Given passage

It is as difficult to categorize Gautam Bhatia’s latest book, Whitewash, as it is to slot the man himself. He continues to be the maverick he has always been. He is an acclaimed writer and an artist in a community of professional architects. And it is the architect’s deeply felt sense of order that prompts him to make subversive comments about architecture and society through his writings and his fantastical images of built spaces. Above all, there is a deep sense of humanism that underlies his ironic take on life around him.
Whitewash is Bhatia’s 10th book in the last 16 years. The architect, who contributed the term ‘Punjabi baroque’ to the history of Indian architecture and aesthetics, has become increasingly outspoken in recent years about the dissonance in contemporary society.
What spurred Bhatia to write so extensively? He says he realized over the years that designing buildings was only one way to express his ideas. Writing on architecture for him was another way to comment on what he describes as “the messy vitality of Indian culture”. With Whitewash, he has expanded the scope of his commentaries on the changing face of Indian society. The result: A wild, wacky, witty look at contemporary India.
It is a difficult book to describe: not entirely non-fiction, but not exactly fiction either. There is a narrative thread running through it that captures the chaotic contradictions of life in India today.

Data taken from a collection:
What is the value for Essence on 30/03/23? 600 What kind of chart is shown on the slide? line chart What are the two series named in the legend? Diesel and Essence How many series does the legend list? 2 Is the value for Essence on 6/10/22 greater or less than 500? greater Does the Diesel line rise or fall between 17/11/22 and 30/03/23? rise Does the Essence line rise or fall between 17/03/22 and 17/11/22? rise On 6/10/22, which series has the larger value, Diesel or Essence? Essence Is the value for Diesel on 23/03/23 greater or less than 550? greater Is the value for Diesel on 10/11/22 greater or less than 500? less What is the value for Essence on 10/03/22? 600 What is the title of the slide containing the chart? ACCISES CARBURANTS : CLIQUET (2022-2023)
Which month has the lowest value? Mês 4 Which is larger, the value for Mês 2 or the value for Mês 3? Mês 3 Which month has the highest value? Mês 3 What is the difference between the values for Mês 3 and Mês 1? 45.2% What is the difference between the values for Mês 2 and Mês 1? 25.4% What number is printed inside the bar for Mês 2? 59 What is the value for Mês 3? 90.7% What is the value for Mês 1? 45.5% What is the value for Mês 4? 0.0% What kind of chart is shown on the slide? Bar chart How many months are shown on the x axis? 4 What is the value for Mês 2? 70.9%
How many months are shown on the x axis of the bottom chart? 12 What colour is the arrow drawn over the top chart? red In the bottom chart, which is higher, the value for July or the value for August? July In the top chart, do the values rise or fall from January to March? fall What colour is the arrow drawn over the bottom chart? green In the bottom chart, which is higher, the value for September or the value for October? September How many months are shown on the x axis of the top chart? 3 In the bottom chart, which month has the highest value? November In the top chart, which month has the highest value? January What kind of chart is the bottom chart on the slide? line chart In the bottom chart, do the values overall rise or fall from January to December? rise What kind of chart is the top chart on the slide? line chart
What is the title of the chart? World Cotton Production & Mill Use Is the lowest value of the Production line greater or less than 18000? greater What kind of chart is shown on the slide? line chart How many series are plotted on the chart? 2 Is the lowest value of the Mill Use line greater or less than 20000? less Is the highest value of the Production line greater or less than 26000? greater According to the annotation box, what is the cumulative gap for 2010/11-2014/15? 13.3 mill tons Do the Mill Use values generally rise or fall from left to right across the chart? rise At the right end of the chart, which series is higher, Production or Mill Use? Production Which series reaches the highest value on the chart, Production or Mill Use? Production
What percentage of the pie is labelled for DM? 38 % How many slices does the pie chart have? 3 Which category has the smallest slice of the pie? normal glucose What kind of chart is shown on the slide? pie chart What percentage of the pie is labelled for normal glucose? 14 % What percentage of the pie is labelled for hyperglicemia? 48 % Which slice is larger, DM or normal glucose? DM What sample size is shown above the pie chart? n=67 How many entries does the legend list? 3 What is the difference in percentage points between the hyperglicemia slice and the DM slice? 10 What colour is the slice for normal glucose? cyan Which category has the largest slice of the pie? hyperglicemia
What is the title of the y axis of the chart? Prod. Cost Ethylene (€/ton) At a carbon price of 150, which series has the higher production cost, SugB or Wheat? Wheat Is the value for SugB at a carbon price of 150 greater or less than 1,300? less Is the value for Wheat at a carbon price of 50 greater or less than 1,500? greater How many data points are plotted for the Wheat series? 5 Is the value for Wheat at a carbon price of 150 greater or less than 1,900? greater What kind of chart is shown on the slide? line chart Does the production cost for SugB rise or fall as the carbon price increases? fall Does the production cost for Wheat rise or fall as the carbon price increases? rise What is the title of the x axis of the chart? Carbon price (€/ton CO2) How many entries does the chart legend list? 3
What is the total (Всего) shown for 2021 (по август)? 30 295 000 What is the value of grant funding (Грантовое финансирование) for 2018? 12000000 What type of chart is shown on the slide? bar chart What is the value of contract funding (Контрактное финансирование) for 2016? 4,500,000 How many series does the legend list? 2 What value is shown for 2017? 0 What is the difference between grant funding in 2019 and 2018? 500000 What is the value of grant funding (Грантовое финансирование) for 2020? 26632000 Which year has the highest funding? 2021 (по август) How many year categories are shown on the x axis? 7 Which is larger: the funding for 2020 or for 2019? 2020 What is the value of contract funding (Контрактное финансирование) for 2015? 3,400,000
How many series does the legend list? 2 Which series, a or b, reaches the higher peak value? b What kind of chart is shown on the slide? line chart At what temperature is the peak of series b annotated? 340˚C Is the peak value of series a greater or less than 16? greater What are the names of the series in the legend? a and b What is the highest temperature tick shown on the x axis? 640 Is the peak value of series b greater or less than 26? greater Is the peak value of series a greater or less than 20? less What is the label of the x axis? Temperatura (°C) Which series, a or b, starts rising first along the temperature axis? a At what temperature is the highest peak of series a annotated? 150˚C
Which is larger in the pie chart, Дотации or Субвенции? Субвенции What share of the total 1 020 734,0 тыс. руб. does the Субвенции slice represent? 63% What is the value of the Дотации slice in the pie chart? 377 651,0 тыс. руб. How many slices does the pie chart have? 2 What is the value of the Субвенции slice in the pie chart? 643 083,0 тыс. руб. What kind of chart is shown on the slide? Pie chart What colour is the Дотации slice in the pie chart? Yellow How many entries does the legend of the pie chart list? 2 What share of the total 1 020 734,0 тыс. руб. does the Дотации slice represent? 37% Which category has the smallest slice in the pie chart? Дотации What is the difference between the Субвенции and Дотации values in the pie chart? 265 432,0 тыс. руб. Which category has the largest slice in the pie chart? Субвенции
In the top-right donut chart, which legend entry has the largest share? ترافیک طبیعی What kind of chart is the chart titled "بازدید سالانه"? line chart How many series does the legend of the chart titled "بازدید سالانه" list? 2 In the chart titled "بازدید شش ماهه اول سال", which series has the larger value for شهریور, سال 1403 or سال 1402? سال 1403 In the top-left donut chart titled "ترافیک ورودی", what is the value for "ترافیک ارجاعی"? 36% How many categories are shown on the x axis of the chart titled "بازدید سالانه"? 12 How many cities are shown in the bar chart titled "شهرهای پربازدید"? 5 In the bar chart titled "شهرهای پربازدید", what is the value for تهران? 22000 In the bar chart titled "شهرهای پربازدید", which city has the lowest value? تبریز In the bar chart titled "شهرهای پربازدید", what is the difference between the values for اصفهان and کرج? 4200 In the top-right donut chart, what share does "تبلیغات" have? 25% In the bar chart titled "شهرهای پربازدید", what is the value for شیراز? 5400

Problem description
According to the passage about Gautam Bhatia's book Whitewash, what term did Bhatia contribute to the history of Indian architecture and aesthetics? The records come from a different source than the text.

Exercise answer
He contributed the term "Punjabi baroque."